TASK TO CARRY OUT - Would you count how many lines of the entries below include the word "United"? Give nothing but the number.

(Records from a dataset)
:::::

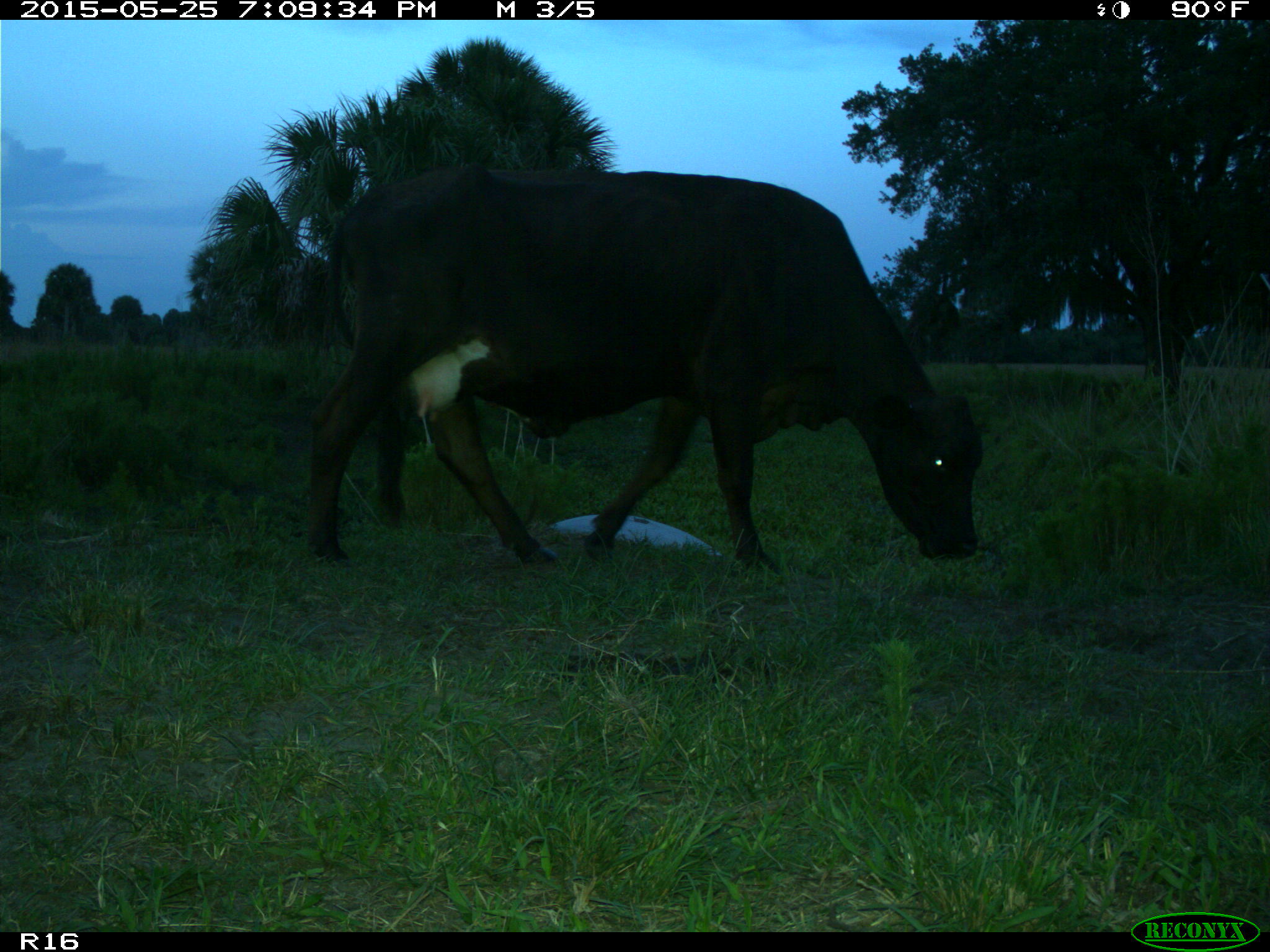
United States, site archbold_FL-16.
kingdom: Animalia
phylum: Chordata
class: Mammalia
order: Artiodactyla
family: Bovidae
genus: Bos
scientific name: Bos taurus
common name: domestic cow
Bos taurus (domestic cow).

:::::

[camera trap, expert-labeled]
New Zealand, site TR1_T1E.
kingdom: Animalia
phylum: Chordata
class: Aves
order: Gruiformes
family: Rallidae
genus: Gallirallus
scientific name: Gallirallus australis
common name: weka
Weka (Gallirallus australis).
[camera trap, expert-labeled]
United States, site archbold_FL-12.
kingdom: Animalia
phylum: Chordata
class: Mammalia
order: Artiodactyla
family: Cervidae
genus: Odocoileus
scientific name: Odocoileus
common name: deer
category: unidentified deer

:::::

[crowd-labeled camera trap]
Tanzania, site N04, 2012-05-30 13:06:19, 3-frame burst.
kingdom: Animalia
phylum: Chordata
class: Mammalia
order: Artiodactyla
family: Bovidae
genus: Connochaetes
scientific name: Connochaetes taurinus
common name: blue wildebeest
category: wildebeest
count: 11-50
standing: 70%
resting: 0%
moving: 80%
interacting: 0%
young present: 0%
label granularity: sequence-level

:::::

ANSWER FOR THIS EXERCISE - 2